Women’s bodies are used, haphazardly and illogically, to sell just about anything. Selling taouk? Put a naked women on the ad. Selling a carpet? Put a naked woman on the ad. Selling a gadgets magazine? Put a naked woman on the cover. Everywhere we go, the image of the Lebanese woman we are promoting is one of sex and desire and objectification. There are often no heads on the bodies even, no people behind the bodies. In a media and advertising culture that promotes women as sex objects, how can we raise our girls to love and claim ownership over their own bodies? How can we raise our boys to not feel entitled to consume women’s bodies at their will? How can we call for the sexual liberation of women when we only understand sexual liberation as the commercial objectification of women?
Towards the silencing of women’s stories when they want to talk about rape.
It is extremely difficult for women (here and anywhere) to talk about rape. The shame, the self-blame, the guilt, the taboos, the excuses we give rapists first before we condemn them. In our country, we tell women not to get raped. We don’t tell men not to rape. When they do speak up, we either silence them to protect their “honor” or we ask them a million questions as if it were their fault. Rape is never a woman’s fault. We have not opened up the space, as a women’s movement and as a society, for women to come forward with rape stories and get the justice they deserve.

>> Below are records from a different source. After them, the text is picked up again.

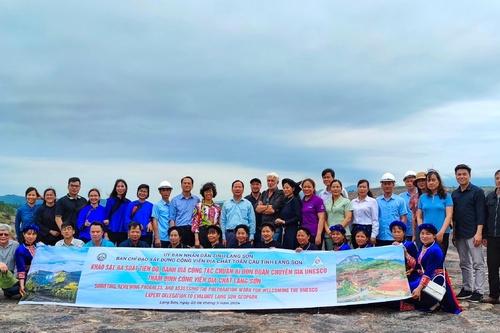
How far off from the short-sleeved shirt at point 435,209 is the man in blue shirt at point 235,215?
2.89 meters

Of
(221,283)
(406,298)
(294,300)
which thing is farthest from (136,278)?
(406,298)

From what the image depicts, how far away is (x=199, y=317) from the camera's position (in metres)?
6.25

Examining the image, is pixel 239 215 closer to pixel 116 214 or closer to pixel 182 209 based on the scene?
pixel 182 209

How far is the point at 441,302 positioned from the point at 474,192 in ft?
6.44

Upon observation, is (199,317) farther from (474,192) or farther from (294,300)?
(474,192)

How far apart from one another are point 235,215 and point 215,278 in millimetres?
1367

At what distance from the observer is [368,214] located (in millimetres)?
7852

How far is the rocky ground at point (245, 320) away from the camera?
18.5 ft

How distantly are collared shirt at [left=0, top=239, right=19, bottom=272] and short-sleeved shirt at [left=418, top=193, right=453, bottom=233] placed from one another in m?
6.75

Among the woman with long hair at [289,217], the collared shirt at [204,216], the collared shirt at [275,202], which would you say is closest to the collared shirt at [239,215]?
the collared shirt at [204,216]

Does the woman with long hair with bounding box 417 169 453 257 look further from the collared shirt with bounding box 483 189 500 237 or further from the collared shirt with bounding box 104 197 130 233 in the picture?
the collared shirt with bounding box 104 197 130 233

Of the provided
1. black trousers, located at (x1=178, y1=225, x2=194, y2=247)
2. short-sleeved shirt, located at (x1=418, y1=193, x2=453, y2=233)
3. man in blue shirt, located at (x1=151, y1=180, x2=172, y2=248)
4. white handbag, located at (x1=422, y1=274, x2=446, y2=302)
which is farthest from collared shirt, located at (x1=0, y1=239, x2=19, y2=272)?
short-sleeved shirt, located at (x1=418, y1=193, x2=453, y2=233)

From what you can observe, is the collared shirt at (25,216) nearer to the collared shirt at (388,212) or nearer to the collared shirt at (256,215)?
the collared shirt at (256,215)

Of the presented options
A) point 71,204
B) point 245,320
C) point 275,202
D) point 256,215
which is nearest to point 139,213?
point 71,204
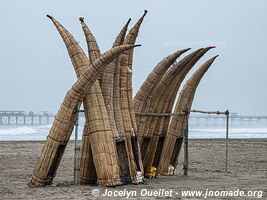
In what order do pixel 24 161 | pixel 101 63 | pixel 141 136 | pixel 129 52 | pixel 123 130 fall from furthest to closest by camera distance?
pixel 24 161
pixel 141 136
pixel 129 52
pixel 123 130
pixel 101 63

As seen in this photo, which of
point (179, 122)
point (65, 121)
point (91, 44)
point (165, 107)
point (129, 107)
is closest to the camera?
point (65, 121)

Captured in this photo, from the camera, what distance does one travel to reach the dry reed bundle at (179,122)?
14523 millimetres

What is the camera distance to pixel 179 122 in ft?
48.2

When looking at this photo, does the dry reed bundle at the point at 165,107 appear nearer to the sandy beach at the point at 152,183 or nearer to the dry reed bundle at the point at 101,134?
the sandy beach at the point at 152,183

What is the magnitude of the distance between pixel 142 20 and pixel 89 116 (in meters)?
2.75

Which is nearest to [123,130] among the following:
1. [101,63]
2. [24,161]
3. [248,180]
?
[101,63]

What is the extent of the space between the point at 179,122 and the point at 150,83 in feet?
5.38

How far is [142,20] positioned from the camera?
12758 millimetres

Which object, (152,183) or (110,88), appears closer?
(110,88)

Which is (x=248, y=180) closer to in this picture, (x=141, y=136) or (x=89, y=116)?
(x=141, y=136)

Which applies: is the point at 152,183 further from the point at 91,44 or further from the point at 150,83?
the point at 91,44

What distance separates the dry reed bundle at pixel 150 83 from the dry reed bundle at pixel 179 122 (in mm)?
1122

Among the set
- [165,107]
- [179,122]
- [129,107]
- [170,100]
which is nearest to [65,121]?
[129,107]

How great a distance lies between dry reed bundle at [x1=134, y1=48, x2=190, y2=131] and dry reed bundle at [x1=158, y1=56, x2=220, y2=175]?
44.2 inches
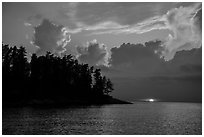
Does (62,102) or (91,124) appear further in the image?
(62,102)

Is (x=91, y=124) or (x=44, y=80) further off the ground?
(x=44, y=80)

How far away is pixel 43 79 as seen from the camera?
335 ft

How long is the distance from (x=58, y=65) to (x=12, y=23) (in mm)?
67783

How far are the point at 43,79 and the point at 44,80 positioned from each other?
0.57 m

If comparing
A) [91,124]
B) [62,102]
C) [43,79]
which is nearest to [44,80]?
[43,79]

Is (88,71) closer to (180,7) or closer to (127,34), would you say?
(127,34)

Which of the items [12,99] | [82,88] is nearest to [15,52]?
[12,99]

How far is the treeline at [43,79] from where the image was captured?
90600 millimetres

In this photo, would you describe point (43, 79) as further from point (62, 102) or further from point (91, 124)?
point (91, 124)

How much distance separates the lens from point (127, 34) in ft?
162

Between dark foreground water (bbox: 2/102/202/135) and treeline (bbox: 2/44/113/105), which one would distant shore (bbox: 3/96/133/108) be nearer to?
treeline (bbox: 2/44/113/105)

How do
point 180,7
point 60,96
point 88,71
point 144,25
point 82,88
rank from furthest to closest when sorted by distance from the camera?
point 88,71 < point 82,88 < point 60,96 < point 144,25 < point 180,7

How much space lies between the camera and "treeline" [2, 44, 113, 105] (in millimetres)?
90600

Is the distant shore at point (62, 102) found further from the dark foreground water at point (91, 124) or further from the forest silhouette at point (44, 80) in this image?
the dark foreground water at point (91, 124)
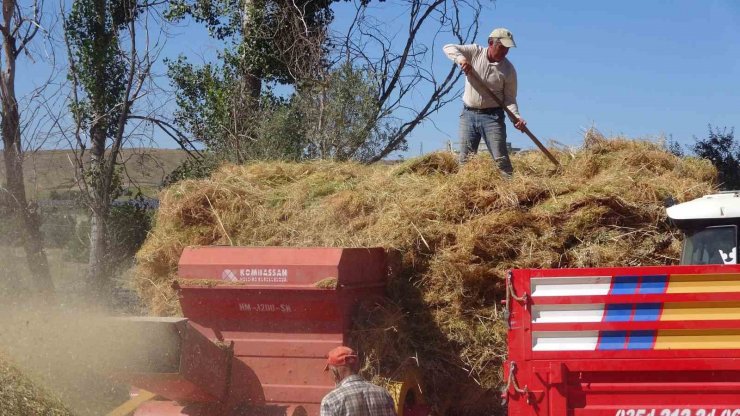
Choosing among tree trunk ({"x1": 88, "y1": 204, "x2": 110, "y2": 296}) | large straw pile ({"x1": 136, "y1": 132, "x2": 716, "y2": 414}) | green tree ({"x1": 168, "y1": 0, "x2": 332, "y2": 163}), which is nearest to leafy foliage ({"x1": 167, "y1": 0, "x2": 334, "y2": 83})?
green tree ({"x1": 168, "y1": 0, "x2": 332, "y2": 163})

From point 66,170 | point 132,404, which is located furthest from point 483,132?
point 66,170

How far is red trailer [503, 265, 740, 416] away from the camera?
4.75 metres

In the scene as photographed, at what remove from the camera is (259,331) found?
6.30 metres

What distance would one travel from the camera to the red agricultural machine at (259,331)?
5.98 m

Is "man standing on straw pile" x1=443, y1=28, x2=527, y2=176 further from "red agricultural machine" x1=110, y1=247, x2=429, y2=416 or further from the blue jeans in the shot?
"red agricultural machine" x1=110, y1=247, x2=429, y2=416

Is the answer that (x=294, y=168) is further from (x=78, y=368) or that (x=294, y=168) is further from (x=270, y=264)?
(x=78, y=368)

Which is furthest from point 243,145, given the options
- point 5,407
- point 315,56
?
point 5,407

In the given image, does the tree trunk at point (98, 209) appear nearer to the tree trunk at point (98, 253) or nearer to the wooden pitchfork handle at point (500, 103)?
the tree trunk at point (98, 253)

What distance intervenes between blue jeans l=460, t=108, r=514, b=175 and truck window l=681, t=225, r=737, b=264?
2.86 meters

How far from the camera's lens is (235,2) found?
1603 centimetres

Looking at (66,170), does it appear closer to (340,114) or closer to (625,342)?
(340,114)

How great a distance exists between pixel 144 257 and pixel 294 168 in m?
1.73

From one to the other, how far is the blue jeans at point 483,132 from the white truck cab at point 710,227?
2858mm

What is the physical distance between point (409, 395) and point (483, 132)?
3.06m
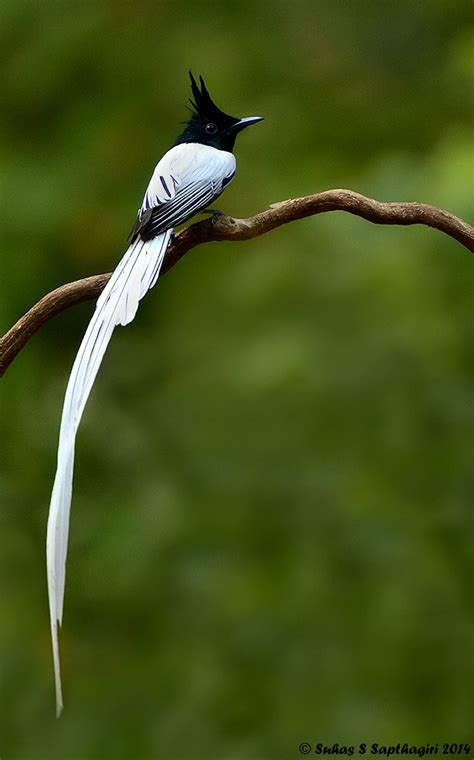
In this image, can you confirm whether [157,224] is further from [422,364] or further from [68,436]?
[422,364]

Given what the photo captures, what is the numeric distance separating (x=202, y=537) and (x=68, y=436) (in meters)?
1.68

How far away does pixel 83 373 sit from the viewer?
1.06 meters

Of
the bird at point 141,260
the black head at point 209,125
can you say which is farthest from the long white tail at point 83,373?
the black head at point 209,125

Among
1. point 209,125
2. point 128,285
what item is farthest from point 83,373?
point 209,125

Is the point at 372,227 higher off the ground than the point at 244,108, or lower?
lower

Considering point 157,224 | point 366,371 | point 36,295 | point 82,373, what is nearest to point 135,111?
point 36,295

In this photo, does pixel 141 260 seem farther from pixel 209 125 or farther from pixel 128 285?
pixel 209 125

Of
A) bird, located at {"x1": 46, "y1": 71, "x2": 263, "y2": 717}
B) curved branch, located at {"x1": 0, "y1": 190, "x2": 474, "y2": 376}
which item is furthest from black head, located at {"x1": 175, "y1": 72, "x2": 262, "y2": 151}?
curved branch, located at {"x1": 0, "y1": 190, "x2": 474, "y2": 376}

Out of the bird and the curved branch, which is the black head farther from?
the curved branch

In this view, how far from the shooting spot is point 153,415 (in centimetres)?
276

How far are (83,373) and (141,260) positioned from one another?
0.58 ft

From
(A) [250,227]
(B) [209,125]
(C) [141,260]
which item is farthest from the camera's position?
(B) [209,125]

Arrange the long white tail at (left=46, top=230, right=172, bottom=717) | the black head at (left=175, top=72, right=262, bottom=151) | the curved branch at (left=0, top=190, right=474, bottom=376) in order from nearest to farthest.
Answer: the long white tail at (left=46, top=230, right=172, bottom=717)
the curved branch at (left=0, top=190, right=474, bottom=376)
the black head at (left=175, top=72, right=262, bottom=151)

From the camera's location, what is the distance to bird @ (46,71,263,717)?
1006 mm
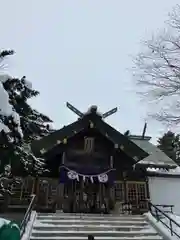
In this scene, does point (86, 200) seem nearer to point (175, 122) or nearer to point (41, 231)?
point (41, 231)

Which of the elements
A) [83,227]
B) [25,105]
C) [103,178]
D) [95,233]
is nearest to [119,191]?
[103,178]

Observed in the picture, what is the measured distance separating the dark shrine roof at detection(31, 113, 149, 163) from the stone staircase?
9.97 ft

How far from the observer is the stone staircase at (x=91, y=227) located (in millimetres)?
9383

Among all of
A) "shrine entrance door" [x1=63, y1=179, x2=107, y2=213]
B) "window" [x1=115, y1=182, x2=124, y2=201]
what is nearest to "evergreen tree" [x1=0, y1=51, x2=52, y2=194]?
"shrine entrance door" [x1=63, y1=179, x2=107, y2=213]

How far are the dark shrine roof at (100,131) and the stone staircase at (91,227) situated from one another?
9.97ft

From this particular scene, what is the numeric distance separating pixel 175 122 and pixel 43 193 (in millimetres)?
7726

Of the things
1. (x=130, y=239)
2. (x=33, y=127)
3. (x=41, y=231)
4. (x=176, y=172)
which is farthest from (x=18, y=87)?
(x=176, y=172)

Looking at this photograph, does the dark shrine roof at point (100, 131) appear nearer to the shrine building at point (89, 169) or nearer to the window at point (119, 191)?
the shrine building at point (89, 169)

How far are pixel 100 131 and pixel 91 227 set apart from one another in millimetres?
5014

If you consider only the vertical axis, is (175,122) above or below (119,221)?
above

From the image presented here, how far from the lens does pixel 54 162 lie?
14.5 metres

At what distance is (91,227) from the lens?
10094 mm

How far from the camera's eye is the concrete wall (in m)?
15.4

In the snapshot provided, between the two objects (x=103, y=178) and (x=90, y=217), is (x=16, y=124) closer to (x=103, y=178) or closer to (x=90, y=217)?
(x=90, y=217)
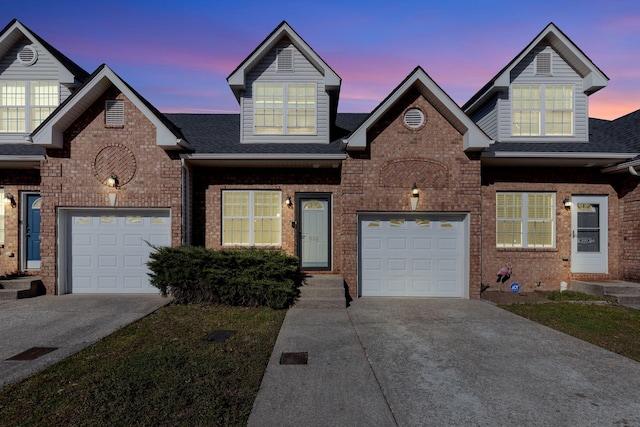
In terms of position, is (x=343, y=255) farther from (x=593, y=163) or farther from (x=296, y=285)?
(x=593, y=163)

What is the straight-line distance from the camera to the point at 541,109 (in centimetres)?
1049

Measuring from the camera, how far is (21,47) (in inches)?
405

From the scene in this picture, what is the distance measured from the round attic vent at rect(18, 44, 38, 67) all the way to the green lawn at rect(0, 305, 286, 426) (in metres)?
9.70

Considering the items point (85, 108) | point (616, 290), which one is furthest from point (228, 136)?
point (616, 290)

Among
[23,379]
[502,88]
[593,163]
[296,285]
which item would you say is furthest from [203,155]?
[593,163]

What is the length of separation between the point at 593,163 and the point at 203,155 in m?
11.5

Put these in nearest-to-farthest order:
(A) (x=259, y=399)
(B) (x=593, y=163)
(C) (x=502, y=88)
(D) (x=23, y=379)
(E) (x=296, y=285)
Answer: (A) (x=259, y=399) < (D) (x=23, y=379) < (E) (x=296, y=285) < (B) (x=593, y=163) < (C) (x=502, y=88)

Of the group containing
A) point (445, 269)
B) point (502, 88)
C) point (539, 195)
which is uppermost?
point (502, 88)

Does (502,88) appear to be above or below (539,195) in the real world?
above

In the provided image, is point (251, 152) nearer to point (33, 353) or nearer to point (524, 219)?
point (33, 353)

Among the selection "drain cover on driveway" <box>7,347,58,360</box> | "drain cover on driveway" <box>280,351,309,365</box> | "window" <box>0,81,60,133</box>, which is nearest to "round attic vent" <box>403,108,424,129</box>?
"drain cover on driveway" <box>280,351,309,365</box>

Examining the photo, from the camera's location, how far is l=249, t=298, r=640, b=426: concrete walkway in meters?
3.42

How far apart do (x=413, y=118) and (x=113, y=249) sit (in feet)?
30.8

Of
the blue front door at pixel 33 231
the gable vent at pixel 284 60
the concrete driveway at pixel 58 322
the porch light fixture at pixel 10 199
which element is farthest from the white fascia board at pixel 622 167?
the porch light fixture at pixel 10 199
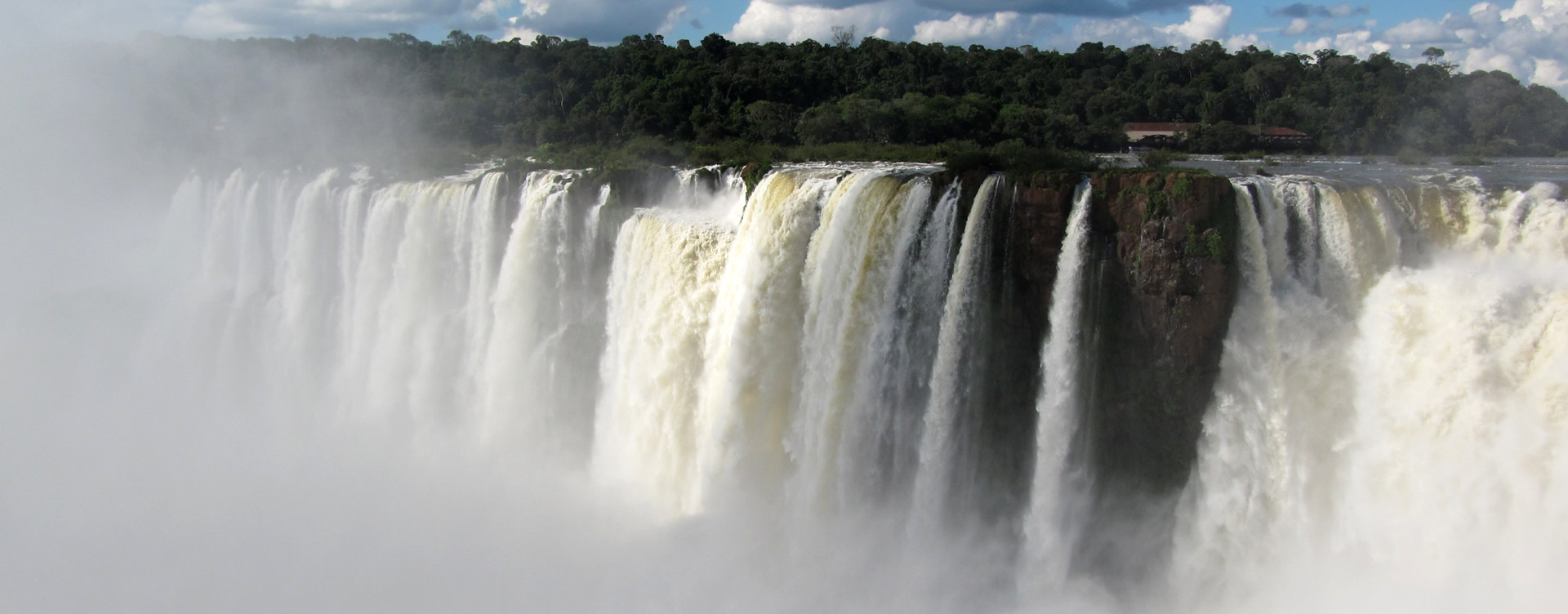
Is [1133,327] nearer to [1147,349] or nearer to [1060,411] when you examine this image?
[1147,349]

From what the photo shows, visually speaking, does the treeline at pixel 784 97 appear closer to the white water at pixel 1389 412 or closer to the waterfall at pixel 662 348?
the waterfall at pixel 662 348

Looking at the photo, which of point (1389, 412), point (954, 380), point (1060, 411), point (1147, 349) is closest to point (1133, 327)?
point (1147, 349)

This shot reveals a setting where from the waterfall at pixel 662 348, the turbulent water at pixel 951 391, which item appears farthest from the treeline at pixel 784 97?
the waterfall at pixel 662 348

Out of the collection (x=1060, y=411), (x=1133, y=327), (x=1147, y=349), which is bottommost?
(x=1060, y=411)

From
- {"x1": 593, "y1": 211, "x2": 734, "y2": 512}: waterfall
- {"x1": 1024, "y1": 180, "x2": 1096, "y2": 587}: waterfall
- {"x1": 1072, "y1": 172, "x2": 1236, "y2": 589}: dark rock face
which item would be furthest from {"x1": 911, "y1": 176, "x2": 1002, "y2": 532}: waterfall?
{"x1": 593, "y1": 211, "x2": 734, "y2": 512}: waterfall

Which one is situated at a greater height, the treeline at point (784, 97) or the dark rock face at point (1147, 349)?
the treeline at point (784, 97)

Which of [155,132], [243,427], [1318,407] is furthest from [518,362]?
[155,132]
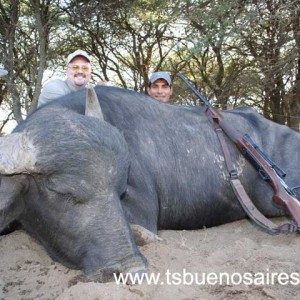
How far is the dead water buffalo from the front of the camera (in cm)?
317

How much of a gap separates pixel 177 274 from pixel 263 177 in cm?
235

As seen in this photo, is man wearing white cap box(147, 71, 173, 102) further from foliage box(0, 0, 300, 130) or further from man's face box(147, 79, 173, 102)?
foliage box(0, 0, 300, 130)

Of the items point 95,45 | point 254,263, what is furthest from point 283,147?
point 95,45

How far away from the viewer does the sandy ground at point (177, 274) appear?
9.05ft

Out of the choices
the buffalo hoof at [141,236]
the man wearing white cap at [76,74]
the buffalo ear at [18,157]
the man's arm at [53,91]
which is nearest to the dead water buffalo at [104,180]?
the buffalo ear at [18,157]

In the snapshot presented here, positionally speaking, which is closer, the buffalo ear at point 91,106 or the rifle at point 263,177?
the buffalo ear at point 91,106

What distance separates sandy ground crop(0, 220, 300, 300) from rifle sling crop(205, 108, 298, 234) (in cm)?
18

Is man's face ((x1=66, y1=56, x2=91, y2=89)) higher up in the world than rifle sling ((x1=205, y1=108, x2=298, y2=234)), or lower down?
higher up

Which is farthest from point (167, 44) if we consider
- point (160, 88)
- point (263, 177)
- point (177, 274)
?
point (177, 274)

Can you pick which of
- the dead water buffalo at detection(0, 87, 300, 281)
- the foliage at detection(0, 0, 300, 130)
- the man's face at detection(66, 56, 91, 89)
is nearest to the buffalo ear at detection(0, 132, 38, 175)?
the dead water buffalo at detection(0, 87, 300, 281)

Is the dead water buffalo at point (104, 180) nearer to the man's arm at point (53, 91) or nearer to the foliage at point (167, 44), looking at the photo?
the man's arm at point (53, 91)

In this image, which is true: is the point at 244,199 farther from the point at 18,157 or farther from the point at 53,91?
the point at 53,91

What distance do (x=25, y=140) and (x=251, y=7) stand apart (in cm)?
765

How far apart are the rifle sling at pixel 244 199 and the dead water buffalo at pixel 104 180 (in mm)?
170
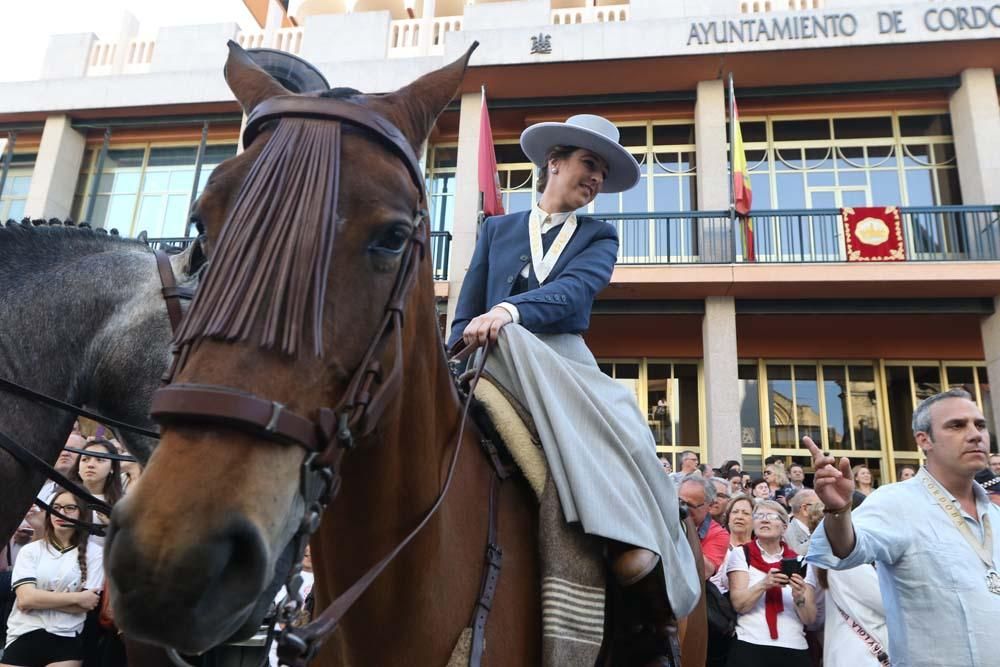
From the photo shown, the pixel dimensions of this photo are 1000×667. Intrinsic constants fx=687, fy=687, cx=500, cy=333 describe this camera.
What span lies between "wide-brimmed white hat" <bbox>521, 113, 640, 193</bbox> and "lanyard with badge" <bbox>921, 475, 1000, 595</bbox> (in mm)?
2205

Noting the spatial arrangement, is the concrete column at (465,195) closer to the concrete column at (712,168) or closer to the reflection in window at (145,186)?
the concrete column at (712,168)

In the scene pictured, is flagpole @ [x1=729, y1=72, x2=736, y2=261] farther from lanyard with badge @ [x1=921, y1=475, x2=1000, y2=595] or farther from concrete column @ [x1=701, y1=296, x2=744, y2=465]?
lanyard with badge @ [x1=921, y1=475, x2=1000, y2=595]

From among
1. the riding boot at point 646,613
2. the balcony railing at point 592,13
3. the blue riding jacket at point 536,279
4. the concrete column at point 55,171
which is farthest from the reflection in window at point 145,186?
the riding boot at point 646,613

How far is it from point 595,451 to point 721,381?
1149cm

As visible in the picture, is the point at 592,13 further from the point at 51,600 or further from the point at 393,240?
the point at 393,240

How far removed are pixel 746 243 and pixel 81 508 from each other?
12.4 metres

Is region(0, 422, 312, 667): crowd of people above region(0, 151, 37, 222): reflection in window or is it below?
below

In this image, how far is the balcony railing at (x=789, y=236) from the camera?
1351cm

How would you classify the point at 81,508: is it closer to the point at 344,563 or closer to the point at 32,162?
the point at 344,563

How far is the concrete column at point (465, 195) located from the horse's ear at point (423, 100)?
11.5 metres

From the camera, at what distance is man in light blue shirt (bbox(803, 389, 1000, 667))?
9.89 ft

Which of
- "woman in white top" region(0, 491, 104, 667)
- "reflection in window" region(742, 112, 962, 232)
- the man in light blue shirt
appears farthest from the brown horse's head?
"reflection in window" region(742, 112, 962, 232)

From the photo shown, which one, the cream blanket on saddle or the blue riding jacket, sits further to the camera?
the blue riding jacket

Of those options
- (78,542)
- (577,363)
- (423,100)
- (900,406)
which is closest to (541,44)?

We have not created the proper support systems to give them the services (legal, health, psychological, community support) they need. We have not taught our mothers and fathers to encourage their girls to always speak up, that nothing is taboo, that they must report sexual violence when it happens. We protect our girls by teaching them to always speak up. A woman can survive rape. She always does. Thousands of Lebanese women – your friends, your sisters, your colleagues – have survived rape. What traumatizes them is the guilt and shame they feel because you won’t listen to them or you will blame them or you will make them feel worthless.
Towards the excuses we give rapists.
Boys will be boys. Boys need to have sex, it’s a physiological need. He was her boyfriend, it’s her fault for dating him in the first place. He was turned on by her short skirt. He couldn’t control himself. She looks Russian, he thought she was a sex worker. He misunderstood her and thought she wanted it. She was too drunk. He was seduced by her eyes. She had kissed him so he assumed she wanted to have sex. A million excuses we will give men. Illogical, stupid excuses, all part of a system that won’t teach kids proper sex education but will justify sexual violence when it happens. A culture that equates men’s honor with honesty and nobility and courage and equates women’s honor with their vagina. We need to draw the firm line against all rape excuses, all justifications. We need to see men and women as equal sexual beings and demand the same levels of bodily autonomy for everyone. We need to treat everyone’s body – no matter what gender we attach to it – with dignity and respect.
All these misdirected hateful sentiments that have come out of Myriam’s attempted rape and murder, these racist feelings towards Syrian workers, these sectarian feelings, these vengeful feelings. We can understand the feelings. But we cannot condone how they are directed.
We honor Myriam’s memory by directing our anger at sexual violence. May she rest in peace and may the right justice be served. Fight rape.